§ Entries from a dataset:
┄┄┄┄┄┄┄┄┄┄┄┄┄┄┄┄┄┄┄┄

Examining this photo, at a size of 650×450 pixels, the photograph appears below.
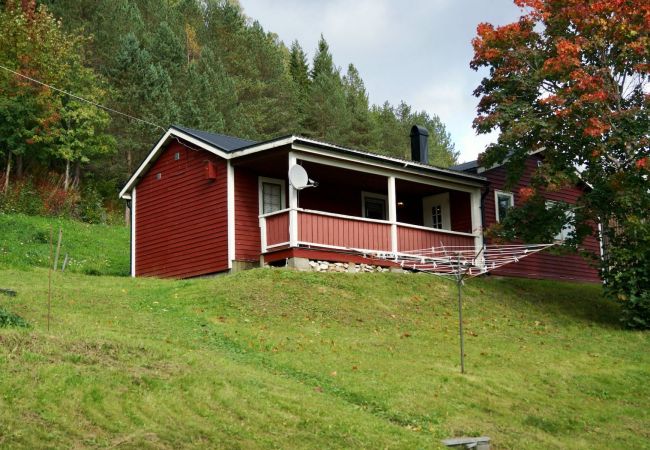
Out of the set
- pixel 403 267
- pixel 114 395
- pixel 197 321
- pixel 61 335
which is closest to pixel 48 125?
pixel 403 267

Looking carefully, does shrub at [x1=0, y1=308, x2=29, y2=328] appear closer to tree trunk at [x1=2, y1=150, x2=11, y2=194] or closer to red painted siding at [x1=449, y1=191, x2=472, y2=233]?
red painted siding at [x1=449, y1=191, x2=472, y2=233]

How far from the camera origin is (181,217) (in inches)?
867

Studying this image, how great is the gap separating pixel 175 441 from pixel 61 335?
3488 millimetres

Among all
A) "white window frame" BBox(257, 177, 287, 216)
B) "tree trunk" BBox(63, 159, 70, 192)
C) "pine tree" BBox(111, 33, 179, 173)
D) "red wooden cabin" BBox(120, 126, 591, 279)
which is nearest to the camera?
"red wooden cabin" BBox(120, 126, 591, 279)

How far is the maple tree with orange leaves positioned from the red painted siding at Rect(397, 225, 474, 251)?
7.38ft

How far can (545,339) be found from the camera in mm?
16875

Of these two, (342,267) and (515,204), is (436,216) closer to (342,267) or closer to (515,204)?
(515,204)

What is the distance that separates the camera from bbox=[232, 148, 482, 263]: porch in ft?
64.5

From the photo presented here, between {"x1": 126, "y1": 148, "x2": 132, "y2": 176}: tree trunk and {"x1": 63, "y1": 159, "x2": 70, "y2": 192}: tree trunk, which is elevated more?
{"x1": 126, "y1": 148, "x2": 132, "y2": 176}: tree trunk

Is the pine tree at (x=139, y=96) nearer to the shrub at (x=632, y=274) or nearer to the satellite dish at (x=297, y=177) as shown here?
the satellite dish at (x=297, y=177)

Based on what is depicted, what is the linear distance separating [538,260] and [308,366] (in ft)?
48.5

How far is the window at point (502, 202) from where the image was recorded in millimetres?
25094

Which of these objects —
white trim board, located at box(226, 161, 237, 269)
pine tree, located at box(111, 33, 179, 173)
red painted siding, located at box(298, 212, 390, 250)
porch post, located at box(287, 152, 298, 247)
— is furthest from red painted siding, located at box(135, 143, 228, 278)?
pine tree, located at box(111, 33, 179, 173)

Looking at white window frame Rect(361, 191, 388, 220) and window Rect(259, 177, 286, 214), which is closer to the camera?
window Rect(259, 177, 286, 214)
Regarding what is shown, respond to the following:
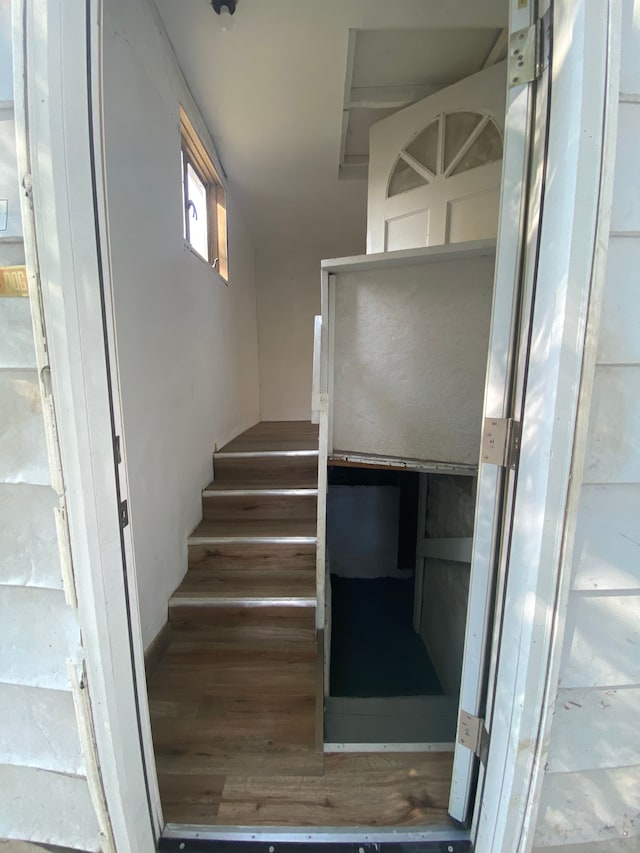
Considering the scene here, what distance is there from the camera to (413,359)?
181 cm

┄┄┄┄┄┄┄┄┄┄┄┄┄┄┄┄┄┄┄┄

§ Given instruction:
Please replace "scene" with "view" in everything from the line containing "Regarding what is" down to the end of the entries, leaving the rest unchanged and the pictures out.

§ Problem solution:
Regarding what is shown, respond to the following:
Considering the view here, what distance is there from the camera to (413,359)?
181 cm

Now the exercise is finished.